Abstract Mitochondrial dysfunction has been attributed to be a major cause for fatty liver development and also underlies tumor development. Using a liver-conditional Pten deletion model where the activation of its downstream PI3K/AKT signaling led to fatty liver, steatohepatitis, fibrosis and finally liver cancer development, we reported previously that the fatty liver and liver cancer is accompanied by elevated mitochondrial bioenergetics and a dramatic induction of estrogen-related receptor α (ERRα), a master regulator that orchestrate mitochondria response to modulate metabolism.
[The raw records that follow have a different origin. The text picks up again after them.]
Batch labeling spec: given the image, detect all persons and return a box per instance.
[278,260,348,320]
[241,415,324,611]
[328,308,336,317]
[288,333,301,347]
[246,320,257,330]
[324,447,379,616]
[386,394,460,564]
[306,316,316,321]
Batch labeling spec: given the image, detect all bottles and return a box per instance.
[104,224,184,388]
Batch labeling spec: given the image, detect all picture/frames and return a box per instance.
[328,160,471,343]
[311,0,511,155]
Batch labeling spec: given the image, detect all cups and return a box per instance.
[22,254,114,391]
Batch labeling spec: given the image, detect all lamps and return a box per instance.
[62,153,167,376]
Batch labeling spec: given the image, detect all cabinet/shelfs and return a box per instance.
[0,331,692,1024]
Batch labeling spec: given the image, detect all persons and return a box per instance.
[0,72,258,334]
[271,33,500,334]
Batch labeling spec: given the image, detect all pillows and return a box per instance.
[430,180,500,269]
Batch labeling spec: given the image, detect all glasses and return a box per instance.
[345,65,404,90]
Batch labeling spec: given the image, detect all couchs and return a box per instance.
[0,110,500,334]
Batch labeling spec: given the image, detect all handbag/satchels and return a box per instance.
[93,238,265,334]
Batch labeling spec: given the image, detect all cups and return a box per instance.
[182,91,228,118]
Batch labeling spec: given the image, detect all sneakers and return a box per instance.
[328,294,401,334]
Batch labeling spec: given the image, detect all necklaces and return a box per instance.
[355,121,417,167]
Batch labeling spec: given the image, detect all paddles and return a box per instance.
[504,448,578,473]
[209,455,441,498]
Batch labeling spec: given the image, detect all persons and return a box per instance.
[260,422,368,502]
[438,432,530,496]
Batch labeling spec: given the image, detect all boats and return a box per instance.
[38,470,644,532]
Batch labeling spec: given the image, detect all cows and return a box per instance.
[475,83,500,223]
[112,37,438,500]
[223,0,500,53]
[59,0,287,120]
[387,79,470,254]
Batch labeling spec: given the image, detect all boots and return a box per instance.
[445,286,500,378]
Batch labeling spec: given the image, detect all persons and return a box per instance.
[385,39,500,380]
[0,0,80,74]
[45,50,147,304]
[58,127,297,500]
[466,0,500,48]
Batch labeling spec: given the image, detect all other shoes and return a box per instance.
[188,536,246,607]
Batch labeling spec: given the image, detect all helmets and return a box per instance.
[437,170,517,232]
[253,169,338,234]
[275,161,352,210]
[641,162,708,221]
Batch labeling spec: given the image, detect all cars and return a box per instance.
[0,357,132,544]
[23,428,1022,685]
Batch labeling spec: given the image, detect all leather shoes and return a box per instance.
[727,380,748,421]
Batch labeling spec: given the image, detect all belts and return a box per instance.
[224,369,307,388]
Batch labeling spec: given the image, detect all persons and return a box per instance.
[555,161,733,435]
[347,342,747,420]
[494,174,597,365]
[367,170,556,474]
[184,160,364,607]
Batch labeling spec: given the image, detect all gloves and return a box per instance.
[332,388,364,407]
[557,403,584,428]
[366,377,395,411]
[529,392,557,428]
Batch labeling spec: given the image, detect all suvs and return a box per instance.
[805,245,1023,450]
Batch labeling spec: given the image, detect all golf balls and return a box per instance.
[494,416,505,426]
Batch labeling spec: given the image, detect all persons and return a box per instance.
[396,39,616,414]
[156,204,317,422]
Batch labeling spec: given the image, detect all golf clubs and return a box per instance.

In this project, we intended to investigate whether blocking ERRα expression and inhibiting mitochondrial respiration can attenuate tumor growth and lipid accumulation in the Pten null livers and human liver cancer cells. Using a genetic knockdown approach with siERRα and chemical genomic approach with a small molecular polyamide compound that binds to the ERRα consensus binding site, we showed that ERRα knockdown suppressed mitochondrial function and impeded cell proliferation in human liver as well as prostate cancer cell lines lacking Pten. In addition, blocking ERRα transcriptional activity with ERRα specific polyamide err-PA significantly reduced tumor growth in xenograft models. Furthermore, err-PA administration in vivo in 1.5-month old liver- specific Pten null mice remarkably prevented the development of fatty liver morphology and quantitatively reduced the hepatic triglyceride level. In summary, our study highlights ERRα's crucial role in regulating mitochondrial bioenergetics and underscores its therapeutic potential in cancer and lipid disorders. Citation Format: Chien-Yu Chen, Yang Li, Jingyu Chen, Lina He, Bangyan Stiles. Inhibiting ERRα blocks liver steatosis and tumorigenesis induced by PTEN loss [abstract]. In: Proceedings of the American Association for Cancer Research Annual Meeting 2018; 2018 Apr 14-18; Chicago, IL. Philadelphia (PA): AACR; Cancer Res 2018;78(13 Suppl):Abstract nr 5495.